■ **Problem description**
Lines before the one containing "Of the things" are excluded; reproduce that line and all lines after it in the entries below, exactly.

■ **Information shown**
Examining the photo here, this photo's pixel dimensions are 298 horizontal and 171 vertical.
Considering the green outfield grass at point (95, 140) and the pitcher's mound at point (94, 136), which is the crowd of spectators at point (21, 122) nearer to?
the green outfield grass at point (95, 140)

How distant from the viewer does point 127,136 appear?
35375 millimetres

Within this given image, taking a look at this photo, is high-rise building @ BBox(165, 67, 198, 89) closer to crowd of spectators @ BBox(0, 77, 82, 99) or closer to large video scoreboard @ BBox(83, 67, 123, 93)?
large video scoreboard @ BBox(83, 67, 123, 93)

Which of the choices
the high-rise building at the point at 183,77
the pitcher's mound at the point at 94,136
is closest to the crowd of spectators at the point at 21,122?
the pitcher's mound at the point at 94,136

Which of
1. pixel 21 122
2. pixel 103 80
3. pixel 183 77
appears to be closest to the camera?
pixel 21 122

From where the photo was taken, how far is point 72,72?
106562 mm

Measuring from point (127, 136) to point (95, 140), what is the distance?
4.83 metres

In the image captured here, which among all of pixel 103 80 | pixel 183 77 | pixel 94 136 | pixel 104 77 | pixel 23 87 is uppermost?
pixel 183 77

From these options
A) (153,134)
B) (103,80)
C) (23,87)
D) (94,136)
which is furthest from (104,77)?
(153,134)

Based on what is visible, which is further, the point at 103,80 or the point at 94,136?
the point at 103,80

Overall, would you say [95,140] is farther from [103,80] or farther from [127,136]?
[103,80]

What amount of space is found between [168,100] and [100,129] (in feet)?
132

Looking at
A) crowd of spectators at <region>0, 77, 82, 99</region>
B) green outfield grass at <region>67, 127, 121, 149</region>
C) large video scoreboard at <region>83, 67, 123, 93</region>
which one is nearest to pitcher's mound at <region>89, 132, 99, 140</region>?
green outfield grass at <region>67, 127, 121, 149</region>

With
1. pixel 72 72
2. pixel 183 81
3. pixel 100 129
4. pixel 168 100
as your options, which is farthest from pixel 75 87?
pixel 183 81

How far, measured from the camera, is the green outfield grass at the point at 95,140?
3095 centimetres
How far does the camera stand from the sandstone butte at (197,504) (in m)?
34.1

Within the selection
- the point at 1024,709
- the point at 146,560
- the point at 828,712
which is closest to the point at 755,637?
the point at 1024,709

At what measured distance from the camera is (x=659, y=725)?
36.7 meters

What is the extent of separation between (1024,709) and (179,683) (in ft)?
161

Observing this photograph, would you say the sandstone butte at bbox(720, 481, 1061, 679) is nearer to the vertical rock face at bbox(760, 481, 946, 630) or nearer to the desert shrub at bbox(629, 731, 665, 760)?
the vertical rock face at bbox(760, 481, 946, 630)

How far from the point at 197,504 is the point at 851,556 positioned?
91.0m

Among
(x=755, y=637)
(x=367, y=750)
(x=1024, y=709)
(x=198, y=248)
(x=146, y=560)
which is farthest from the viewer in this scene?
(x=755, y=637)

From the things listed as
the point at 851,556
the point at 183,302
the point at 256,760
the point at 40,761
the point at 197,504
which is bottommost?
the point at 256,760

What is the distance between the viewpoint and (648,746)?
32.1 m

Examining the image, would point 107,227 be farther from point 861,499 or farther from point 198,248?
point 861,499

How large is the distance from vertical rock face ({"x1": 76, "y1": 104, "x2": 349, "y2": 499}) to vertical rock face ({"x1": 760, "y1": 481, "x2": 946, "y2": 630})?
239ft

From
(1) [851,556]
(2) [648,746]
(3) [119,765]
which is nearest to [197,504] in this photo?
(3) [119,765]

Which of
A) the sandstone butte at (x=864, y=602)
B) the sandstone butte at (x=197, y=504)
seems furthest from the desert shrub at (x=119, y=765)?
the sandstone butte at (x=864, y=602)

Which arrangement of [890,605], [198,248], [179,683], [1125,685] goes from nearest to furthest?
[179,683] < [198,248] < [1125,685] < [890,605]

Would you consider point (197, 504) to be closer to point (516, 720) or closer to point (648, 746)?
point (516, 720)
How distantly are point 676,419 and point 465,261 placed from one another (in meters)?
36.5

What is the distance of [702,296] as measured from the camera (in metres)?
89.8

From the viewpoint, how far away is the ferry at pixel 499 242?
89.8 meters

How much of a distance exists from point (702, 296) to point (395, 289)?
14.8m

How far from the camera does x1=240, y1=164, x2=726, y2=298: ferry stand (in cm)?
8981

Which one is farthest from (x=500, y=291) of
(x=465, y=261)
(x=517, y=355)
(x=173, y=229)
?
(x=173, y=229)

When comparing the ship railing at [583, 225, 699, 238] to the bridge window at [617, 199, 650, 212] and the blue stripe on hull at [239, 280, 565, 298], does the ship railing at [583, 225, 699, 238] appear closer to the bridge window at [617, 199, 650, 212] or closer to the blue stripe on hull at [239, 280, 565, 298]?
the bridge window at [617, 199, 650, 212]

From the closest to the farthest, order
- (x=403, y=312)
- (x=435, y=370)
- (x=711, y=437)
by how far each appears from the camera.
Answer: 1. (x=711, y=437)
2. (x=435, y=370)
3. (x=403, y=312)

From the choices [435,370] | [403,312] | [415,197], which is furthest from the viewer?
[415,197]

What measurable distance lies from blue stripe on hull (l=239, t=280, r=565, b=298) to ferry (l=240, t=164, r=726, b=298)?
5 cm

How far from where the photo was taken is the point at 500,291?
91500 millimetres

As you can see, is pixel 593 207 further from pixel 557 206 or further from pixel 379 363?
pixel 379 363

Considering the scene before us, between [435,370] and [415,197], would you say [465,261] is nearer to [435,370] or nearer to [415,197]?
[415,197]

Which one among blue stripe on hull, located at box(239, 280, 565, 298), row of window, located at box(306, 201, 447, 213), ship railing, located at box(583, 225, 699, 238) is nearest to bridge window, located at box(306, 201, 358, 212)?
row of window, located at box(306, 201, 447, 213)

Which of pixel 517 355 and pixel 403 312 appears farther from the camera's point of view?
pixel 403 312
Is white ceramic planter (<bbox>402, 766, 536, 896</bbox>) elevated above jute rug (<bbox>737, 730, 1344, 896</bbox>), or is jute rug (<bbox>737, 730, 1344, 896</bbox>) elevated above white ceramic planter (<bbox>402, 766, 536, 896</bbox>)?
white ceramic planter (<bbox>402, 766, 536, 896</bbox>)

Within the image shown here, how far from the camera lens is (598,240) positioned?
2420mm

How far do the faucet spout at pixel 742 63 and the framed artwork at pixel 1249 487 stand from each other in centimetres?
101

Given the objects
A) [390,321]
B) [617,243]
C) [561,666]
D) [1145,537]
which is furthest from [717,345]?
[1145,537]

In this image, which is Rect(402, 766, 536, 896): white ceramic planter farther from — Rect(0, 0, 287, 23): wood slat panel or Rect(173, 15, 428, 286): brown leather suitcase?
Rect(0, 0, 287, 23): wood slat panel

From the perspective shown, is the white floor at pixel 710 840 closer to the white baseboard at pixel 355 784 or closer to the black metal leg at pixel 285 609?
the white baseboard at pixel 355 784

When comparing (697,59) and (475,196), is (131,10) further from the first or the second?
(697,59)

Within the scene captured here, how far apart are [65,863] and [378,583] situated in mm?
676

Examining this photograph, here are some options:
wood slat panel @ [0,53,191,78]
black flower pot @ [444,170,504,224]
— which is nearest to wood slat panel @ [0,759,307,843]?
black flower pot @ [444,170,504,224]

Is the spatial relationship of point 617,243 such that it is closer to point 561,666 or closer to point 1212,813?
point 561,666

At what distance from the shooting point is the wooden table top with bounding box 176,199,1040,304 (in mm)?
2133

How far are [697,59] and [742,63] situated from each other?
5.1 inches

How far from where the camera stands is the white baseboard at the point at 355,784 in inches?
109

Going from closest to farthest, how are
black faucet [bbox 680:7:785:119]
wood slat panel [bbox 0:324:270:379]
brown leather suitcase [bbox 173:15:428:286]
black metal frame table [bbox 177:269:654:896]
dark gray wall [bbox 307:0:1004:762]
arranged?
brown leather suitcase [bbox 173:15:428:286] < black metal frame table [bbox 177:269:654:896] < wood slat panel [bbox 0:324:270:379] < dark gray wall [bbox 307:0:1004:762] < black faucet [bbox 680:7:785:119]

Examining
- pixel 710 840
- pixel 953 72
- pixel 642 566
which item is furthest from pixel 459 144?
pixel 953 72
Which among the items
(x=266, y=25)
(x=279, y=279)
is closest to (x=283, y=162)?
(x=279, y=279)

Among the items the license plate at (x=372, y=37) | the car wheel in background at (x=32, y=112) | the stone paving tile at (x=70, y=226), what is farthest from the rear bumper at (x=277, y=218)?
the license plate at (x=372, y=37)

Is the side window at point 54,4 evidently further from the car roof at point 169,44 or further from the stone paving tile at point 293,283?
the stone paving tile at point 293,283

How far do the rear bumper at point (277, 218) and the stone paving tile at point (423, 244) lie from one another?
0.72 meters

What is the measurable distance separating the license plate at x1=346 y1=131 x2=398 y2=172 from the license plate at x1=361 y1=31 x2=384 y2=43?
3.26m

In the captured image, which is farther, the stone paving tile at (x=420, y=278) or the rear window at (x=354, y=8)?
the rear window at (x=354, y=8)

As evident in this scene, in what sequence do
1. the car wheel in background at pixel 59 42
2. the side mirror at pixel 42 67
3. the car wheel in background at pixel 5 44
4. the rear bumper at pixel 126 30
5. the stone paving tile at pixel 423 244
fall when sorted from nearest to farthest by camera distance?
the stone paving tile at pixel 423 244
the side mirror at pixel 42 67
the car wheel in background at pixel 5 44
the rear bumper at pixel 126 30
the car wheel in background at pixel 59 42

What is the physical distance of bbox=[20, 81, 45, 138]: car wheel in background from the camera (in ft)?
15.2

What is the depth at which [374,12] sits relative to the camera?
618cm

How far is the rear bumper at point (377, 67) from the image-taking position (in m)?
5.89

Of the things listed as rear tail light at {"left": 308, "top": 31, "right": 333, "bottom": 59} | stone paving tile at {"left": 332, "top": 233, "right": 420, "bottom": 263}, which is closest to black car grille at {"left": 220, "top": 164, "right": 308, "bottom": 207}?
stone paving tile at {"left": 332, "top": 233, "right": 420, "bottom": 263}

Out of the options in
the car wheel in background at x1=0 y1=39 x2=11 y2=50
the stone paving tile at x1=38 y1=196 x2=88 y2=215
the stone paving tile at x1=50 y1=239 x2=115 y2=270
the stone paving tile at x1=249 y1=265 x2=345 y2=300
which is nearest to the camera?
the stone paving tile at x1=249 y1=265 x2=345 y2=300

■ **Solution below**
Of the things listed as rear tail light at {"left": 308, "top": 31, "right": 333, "bottom": 59} | stone paving tile at {"left": 332, "top": 233, "right": 420, "bottom": 263}, which is closest to black car grille at {"left": 220, "top": 164, "right": 308, "bottom": 207}?
stone paving tile at {"left": 332, "top": 233, "right": 420, "bottom": 263}

Out of the options in
the car wheel in background at x1=0 y1=39 x2=11 y2=50
the stone paving tile at x1=38 y1=196 x2=88 y2=215
the stone paving tile at x1=50 y1=239 x2=115 y2=270
the stone paving tile at x1=249 y1=265 x2=345 y2=300
which is nearest to the camera?
the stone paving tile at x1=249 y1=265 x2=345 y2=300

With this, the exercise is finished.